Maximizing the future potential is about creating a product data capability which transcends individual operational functions, teams and use cases. Ideally, it means creating a non-proprietary, cross-organization data layer which receives enterprise-level funding because this master data core will underpin the entire company. Like DNA, it will contain the details of its material make-up, the very essence of the business. With one transcendent, definitive and standardized data layer to enrich and maintain, companies can focus their investment in data quality where it counts, while individual functional systems can call in and work with the aspects of that data that are relevant to their respective activities.
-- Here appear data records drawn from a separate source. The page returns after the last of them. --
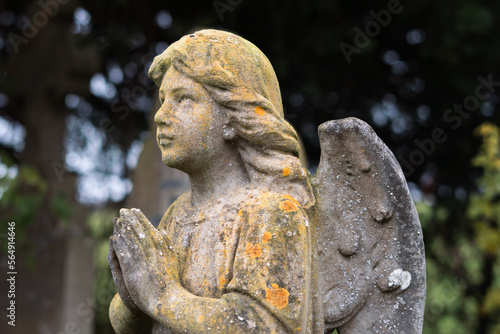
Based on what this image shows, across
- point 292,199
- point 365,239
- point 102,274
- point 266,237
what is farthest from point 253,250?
point 102,274

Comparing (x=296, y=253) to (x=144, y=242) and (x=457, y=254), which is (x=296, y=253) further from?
(x=457, y=254)

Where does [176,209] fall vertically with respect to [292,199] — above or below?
below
To maximize the value of today’s data investments over the long term, life sciences companies should adhere to the core standards being set out with ISO IDMP. But waiting for the day that individual variations of this have been finalized makes no sense, as this is a continuously evolving environment. Future-proofing, then, should involve adhering to the agreed core, and tweaking as needed, following an agile approach to adding functions or amending features. And of course, one of the advantages of creating a master data layer is that each set of adaptations, when they are needed, will only need to be made once, at the source.
The ambition is to deliver patient benefits. Whatever the particulars of IDMP and other data-based initiatives around the world, this must be the strategic goal of plans for data and process transformation.
Frits Stulp is Managing Director of Iperion, a Deloitte company, where he leads a team of regulatory/IDMP experts active in various projects to deliver value to both pharmaceutical companies as well as regulators. Aida Demneri is a Partner in Deloitte’s Risk Advisory practice based in the Netherlands. She leads the European and the Netherlands’ Life Sciences and Health (including MedTech) Risk Advisory and Regulatory practice.